I thought that if I ranked hygiene at 10, it meant that the girl should always be perfect. Take two showers a day, brush their teeth 3 or 4 times, shave their legs all the time, use body lotion, perfume, have perfect hair... And while there isn't anything wrong with that, I could be equally happy with the girl who hikes with me down into the Grand Canyon and is sweaty, brushes their teeth with their finger and some chewing gum, has their unwashed hair in a ponytail, and hasn't thought about needing to shave for a few days.


----------



## vicente (Nov 10, 2003)

Yeah, as long as they always wash their hands after using the bathroom, don't have bad breath, reek of body odor, spit on the sidewalk, stick chewed gum under desks, and shed leg hair like a cat then I'm fine.
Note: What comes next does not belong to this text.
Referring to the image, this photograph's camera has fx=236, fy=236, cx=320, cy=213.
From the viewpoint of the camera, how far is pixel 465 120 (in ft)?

(unfortunately a lot of guys wouldn't make the cut)


----------



## nightmahr (Jan 2, 2008)

I wouldn't really care if someone shaved (their body I mean--facial hair I can't stand) although it's nice if you're extremely hairy. Greasy hair is fine if you're not someone who disgusts me. Same with bad breath and body odor--some people don't really stink when they stink.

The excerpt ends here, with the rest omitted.